Poll: Tell us about your amplicon sequencing data!

q2d2 · February 13, 2018, 4:40pm

We need your help! In an effort to best serve the QIIME 2 community, we are looking for feedback from users (and potential users) of QIIME 2 about what format their amplicon sequencing data is in when they are ready to import it into QIIME 2.

We put together some possible options:

When I work with single-end read data, I receive fastq data that is...

Already demultiplexed, one .fastq (or .fastq.gz) file per sample
Still multiplexed, EMP protocol format (i.e., there is one sequence read file and one barcode read file)
Still multiplexed, barcodes are in the sequence reads
Still multiplexed, dual barcodes are in the sequence reads
Still multiplexed, 3-file Illumina format (one sequence reads file, an index 1 reads file, and an index 2 reads file)
Still multiplexed, barcodes in sequence read header lines
Something else (feel free to post a description in a reply to this post)

0 voters

When I work with paired-end read data, I receive fastq data that is...

Already demultiplexed, one forward read and one reverse read .fastq (or .fastq.gz) file per sample
Still multiplexed, EMP protocol format (i.e., there are forward and reverse sequence read files and one barcode read file)
Still multiplexed, barcodes are in the sequence reads
Still multiplexed, dual barcodes are in the sequence reads
Still multiplexed, 4-file Illumina format (one forward reads file, one reverse reads file, an index 1 reads file, and an index 2 reads file)
Still multiplexed, barcodes in sequence read header lines
Something else (feel free to post a description in a reply to this post)

0 voters

I have the following types of artifacts in my sequences that need to be removed...

Barcodes
Primers or other parts of the sequencing construct
Heterogeneity spacers
Something else (feel free to post a description in a reply to this post)

0 voters

Thanks for taking the time to help us out, and happy QIIMEing!

Nastassia_Patin · February 15, 2018, 1:09pm

Sometimes there are PhiX reads in the sequence data.

Adam_Rivers · February 15, 2018, 3:10pm

Demultiplexed, interleaved paired-end reads.

Hilary_Morrison · February 20, 2018, 3:52pm

We (MBL) generate amplicon sequencing datasets that are often provided as demultiplexed raw fastqs (paired reads) to end users.
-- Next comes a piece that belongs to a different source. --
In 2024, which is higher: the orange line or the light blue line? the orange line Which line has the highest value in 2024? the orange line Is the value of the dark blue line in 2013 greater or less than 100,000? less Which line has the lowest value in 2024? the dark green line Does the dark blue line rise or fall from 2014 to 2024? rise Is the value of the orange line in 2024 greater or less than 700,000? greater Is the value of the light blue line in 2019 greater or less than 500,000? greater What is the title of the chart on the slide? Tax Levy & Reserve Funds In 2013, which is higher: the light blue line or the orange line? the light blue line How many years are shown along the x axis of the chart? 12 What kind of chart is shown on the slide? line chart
They contain an inline barcode (either 4 or 9 nt at start of read 1) and 16s primer sequences in both read 1 and read 2. We may also provide qc'd merged amplicon reads with these sequences removed, but the reads are now in fasta format. It would be great if the latter were importable into qiime. If this is already the case, please let me know...
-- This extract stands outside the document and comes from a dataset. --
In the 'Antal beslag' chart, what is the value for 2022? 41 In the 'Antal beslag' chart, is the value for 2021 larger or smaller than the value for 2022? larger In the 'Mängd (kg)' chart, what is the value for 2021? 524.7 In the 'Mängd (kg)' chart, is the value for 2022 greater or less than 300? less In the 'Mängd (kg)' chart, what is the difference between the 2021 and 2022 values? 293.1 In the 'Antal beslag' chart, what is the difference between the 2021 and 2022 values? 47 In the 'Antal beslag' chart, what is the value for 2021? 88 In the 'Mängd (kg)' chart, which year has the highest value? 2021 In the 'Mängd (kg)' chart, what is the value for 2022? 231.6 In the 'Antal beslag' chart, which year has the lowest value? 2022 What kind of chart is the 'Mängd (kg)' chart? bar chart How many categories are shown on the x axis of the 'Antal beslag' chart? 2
jairideout · February 20, 2018, 5:04pm

Hi @Hilary_Morrison!

If the demultiplexed and QC'd sequences in the FASTA file have sequence IDs that follow the QIIME 1 demux format, you can import the FASTA file and dereplicate the sequences and/or perform OTU picking using q2-vsearch. Check out the q2-vsearch Community Tutorial for details and example data.